## TASK TO CARRY OUT
Transcribe each of the entries exactly.

TASK INPUT Start Marker

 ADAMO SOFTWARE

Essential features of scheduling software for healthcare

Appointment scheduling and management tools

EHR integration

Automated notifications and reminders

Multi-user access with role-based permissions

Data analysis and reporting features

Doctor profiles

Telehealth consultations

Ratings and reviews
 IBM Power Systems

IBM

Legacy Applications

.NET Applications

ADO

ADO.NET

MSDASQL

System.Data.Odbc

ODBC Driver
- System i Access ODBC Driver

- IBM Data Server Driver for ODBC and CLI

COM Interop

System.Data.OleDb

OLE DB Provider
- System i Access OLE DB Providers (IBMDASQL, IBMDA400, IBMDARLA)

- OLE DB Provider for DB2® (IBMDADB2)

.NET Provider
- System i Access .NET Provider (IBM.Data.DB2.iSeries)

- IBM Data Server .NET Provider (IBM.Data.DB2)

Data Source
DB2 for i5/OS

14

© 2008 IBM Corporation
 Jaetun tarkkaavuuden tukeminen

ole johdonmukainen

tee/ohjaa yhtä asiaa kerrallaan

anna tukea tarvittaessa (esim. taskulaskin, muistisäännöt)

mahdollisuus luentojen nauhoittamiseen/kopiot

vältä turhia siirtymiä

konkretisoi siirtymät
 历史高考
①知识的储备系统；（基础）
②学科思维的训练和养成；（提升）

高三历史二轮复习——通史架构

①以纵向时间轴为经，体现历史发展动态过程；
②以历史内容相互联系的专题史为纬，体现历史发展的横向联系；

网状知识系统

TASK INPUT End Marker

## RESULT
 ADAMO SOFTWARE

Essential features of scheduling software for healthcare

Appointment scheduling and management tools

EHR integration

Automated notifications and reminders

Multi-user access with role-based permissions

Data analysis and reporting features

Doctor profiles

Telehealth consultations

Ratings and reviews
 IBM Power Systems

IBM

Legacy Applications

.NET Applications

ADO

ADO.NET

MSDASQL

System.Data.Odbc

ODBC Driver
- System i Access ODBC Driver

- IBM Data Server Driver for ODBC and CLI

COM Interop

System.Data.OleDb

OLE DB Provider
- System i Access OLE DB Providers (IBMDASQL, IBMDA400, IBMDARLA)

- OLE DB Provider for DB2® (IBMDADB2)

.NET Provider
- System i Access .NET Provider (IBM.Data.DB2.iSeries)

- IBM Data Server .NET Provider (IBM.Data.DB2)

Data Source
DB2 for i5/OS

14

© 2008 IBM Corporation
 Jaetun tarkkaavuuden tukeminen

ole johdonmukainen

tee/ohjaa yhtä asiaa kerrallaan

anna tukea tarvittaessa (esim. taskulaskin, muistisäännöt)

mahdollisuus luentojen nauhoittamiseen/kopiot

vältä turhia siirtymiä

konkretisoi siirtymät
 历史高考
①知识的储备系统；（基础）
②学科思维的训练和养成；（提升）

高三历史二轮复习——通史架构

①以纵向时间轴为经，体现历史发展动态过程；
②以历史内容相互联系的专题史为纬，体现历史发展的横向联系；

网状知识系统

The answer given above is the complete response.